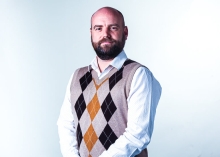 James Francis Bullock Portrait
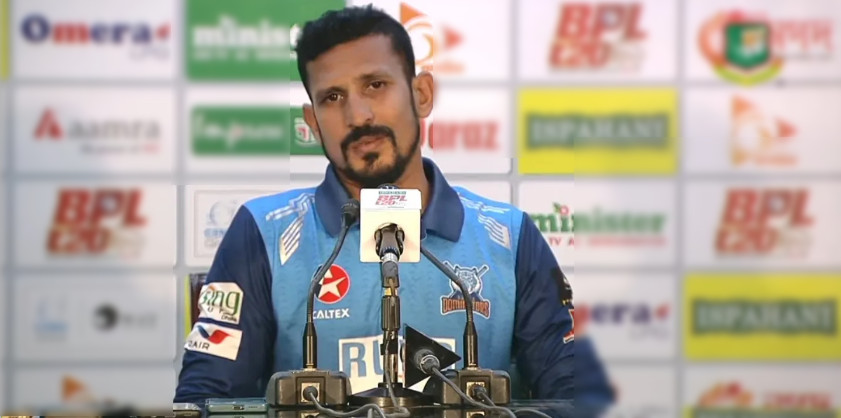 বিপিএলে নিজের পারফরম্যান্স নিয়ে যা বললেন নাসির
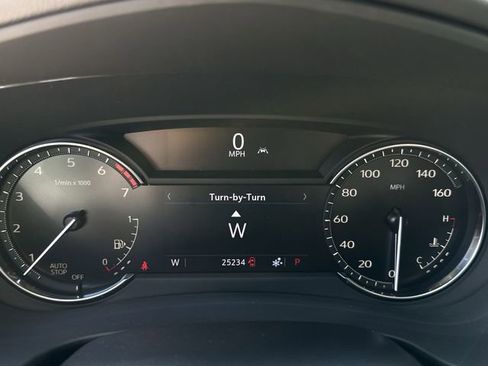 Certified 2023 Cadillac XT4 Premium Luxury w/ Enhanced Visibility Package FWD image 23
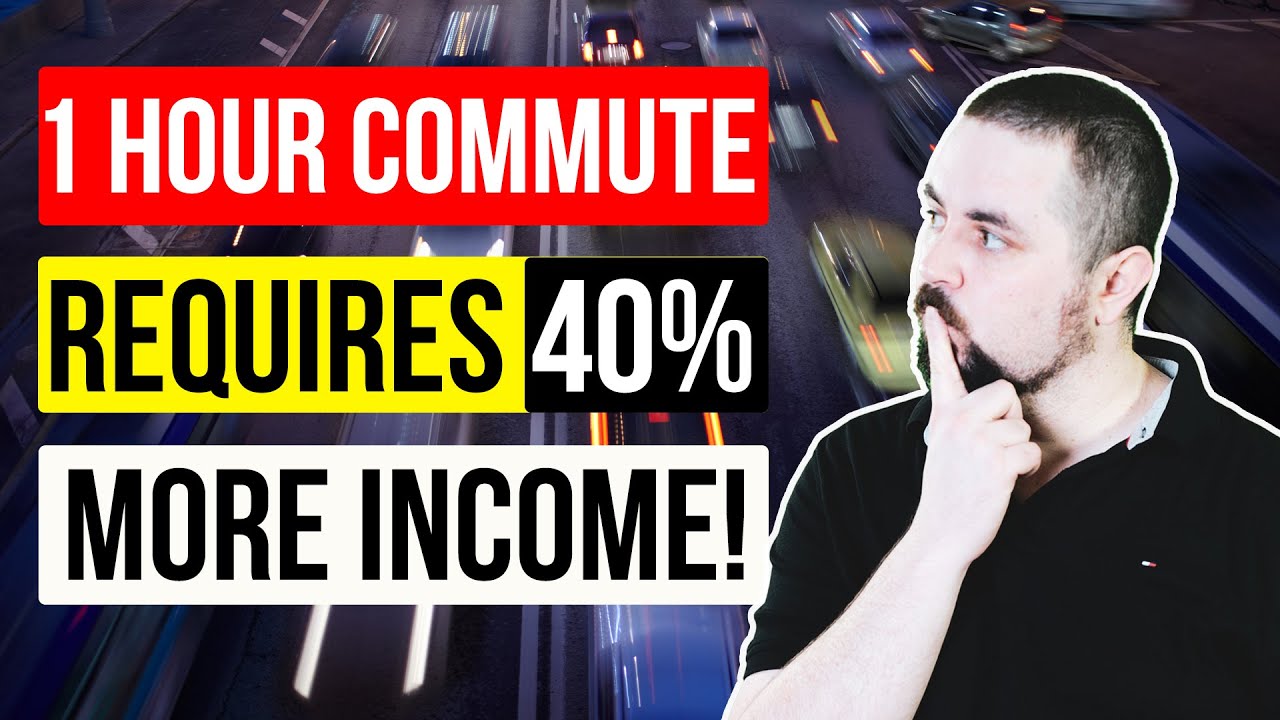 How much does it cost to commute to work? (and the value of working from home)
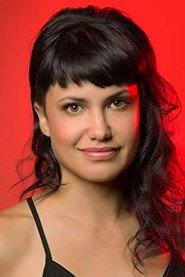 Carmen Anello as Maggie in They Call Her Death 2024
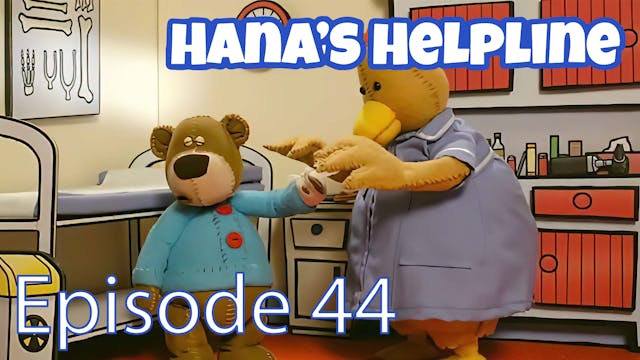 Hana’s Helpline - Try Again Bert (Par...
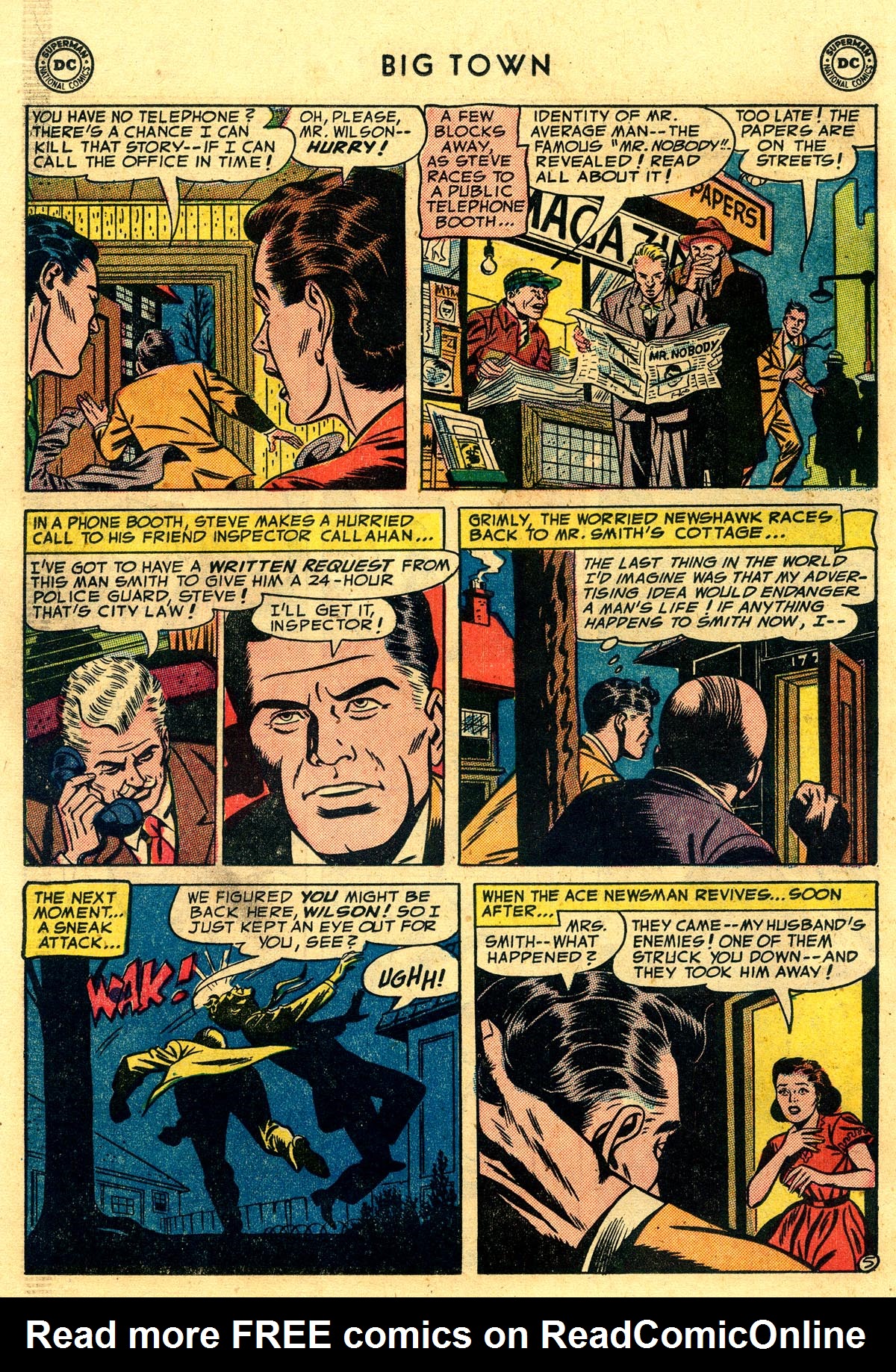 Big Town (1951) 25 Page 17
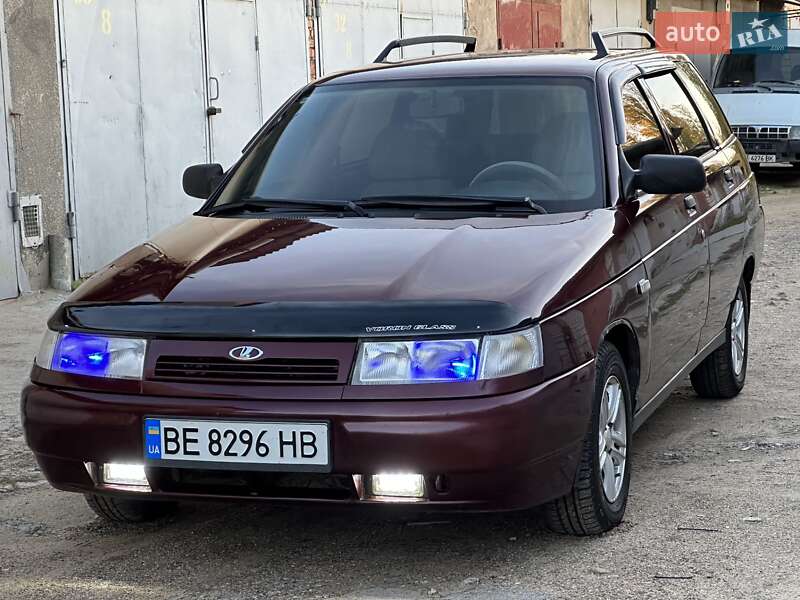 Универсал ВАЗ / Lada 2111 2008 в Николаеве фото 8 Универсал ВАЗ / Lada 2111 2008 в Николаеве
==*==
§ **WORK REQUIRED**
In the listing above, find the line with "বিপিএলে নিজের পারফরম্যান্স" and the line with "Hana’s Helpline - Try Again Bert (Par...". Copy exactly those two and every line between, without the pictures.

§ **TASK RESPONSE**
 বিপিএলে নিজের পারফরম্যান্স নিয়ে যা বললেন নাসির
 Certified 2023 Cadillac XT4 Premium Luxury w/ Enhanced Visibility Package FWD image 23
 How much does it cost to commute to work? (and the value of working from home)
 Carmen Anello as Maggie in They Call Her Death 2024
 Hana’s Helpline - Try Again Bert (Par...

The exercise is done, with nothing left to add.